The levels of sequence differences between higher plant mtDNA from different orders are low, less than that observed between human and chimp mtDNAs. For example, the rps2 sequences representing the deeply diverging dicot orders Laurales and Magnoliales – separated by roughly 150 million years (Bergthorsson et al, 2003) – have only two nucleotide differences across 474 sites: G → T transversions at positions 89 and 263. The 1.2 kb-long atp1 sequences from the gymnosperm Ginkgo and the angiosperm Illicium, separated by about 300 million years (Kim et al, 2004), have only 6% nucleotide differences (Bergthorsson et al, 2004). By comparison, human and chimp sequences for the 1.8-kb long nad5 gene from mtDNA have nearly twice as much (11%) differences. The extremely low rate of substitution in higher plant mtDNA makes it amenable to using conserved primers (Bergthorsson et al, 2003, 2004), but low numbers of substitutions alone does not distinguish whether the PCR products obtained are mtDNA or numts (Bensasson et al, 2001; Thalmann et al, 2004). Adding to these uncertainties is the issue of RNA editing, the C → T changes of which affect over 20 codons each in 10 different reading frames of Arabidopsis mtDNA (Geige and Brennicke, 1999). Little is known about the prevalence and among-gene distribution of mitochondrial editing in other higher plant lineages. Other reports for plant-to-plant LGT have also appeared recently (Won and Renner, 2003) but they, too, involved exclusively mtDNA and very small numbers of remarkably distributed sequence differences. There is also the issue of current phylogenetic methods themselves, which are anything but error-free (Holland et al, 2004).

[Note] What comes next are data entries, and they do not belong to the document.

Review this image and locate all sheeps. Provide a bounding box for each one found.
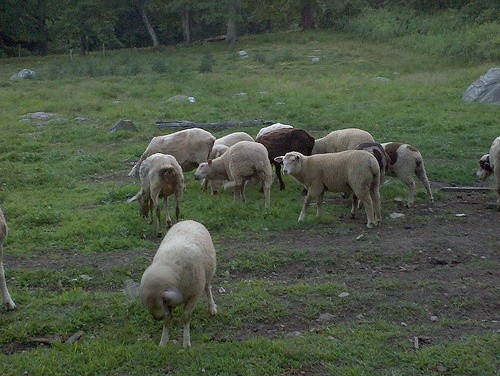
[476,136,499,205]
[124,122,434,239]
[139,219,218,350]
[0,207,18,311]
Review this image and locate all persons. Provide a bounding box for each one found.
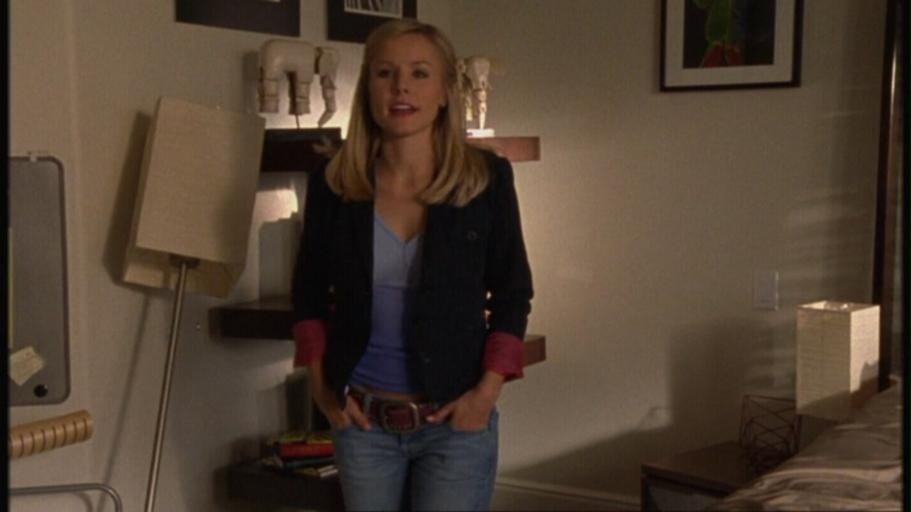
[291,20,536,512]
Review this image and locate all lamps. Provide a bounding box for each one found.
[122,96,266,512]
[796,299,881,424]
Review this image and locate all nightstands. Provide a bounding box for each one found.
[640,441,788,512]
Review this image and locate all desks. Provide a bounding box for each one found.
[227,458,412,511]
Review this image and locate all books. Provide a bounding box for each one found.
[267,419,340,478]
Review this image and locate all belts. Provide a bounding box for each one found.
[346,389,448,436]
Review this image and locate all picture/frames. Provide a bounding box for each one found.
[660,0,804,92]
[176,0,300,38]
[328,0,417,43]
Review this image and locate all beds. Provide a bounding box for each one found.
[707,383,903,510]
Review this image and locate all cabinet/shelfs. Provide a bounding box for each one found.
[210,137,546,366]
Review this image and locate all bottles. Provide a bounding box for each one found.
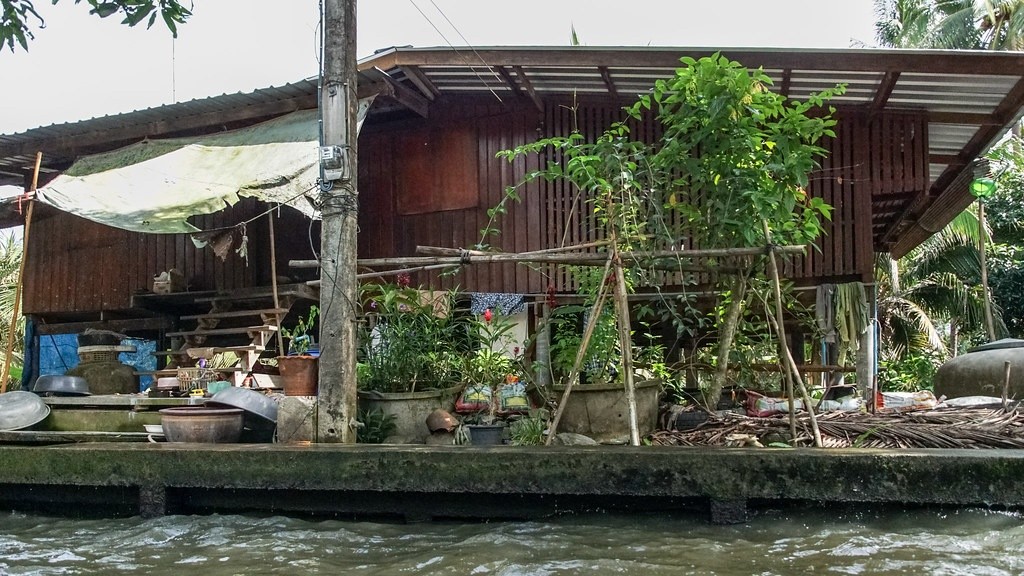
[199,356,205,368]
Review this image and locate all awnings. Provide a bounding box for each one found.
[33,92,412,265]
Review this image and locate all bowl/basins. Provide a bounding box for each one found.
[0,391,51,430]
[159,407,244,443]
[30,374,92,394]
[143,425,163,433]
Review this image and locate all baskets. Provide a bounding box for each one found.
[80,352,120,363]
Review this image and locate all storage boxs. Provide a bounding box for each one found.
[153,271,188,294]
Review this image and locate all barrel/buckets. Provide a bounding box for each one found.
[167,349,171,366]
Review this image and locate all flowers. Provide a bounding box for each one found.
[353,264,671,426]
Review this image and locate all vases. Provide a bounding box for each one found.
[160,407,245,443]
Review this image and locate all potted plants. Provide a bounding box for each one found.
[467,426,505,445]
[357,380,465,441]
[274,305,320,396]
[552,377,663,444]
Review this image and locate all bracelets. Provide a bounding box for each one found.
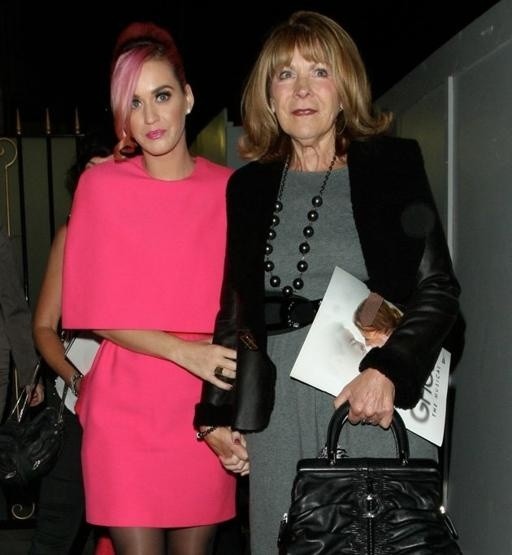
[194,424,218,440]
[69,374,82,398]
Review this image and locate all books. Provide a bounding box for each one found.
[289,265,453,449]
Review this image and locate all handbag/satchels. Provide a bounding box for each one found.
[0,403,67,485]
[276,399,467,554]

None of this is to say that the mechanisms and amounts of LGT inferred in the recent findings from plant mtDNA cannot be true. However, the inferences of LGT via meterorites, LGT from the past to the present, and more frequent LGT among shrubs than among prokaryotes are rather surprising. It is prudent, therefore, to consider possible alternative explanations. After all, dinosaur bone DNA once caused quite a stir, but it turned out to be a numt (Zischler et al, 1995). Thus, it will be of interest to see this new LGT evidence corroborated by independent experimental approaches that circumvent PCR and to see its biological significance for the process of heredity among the organisms in question.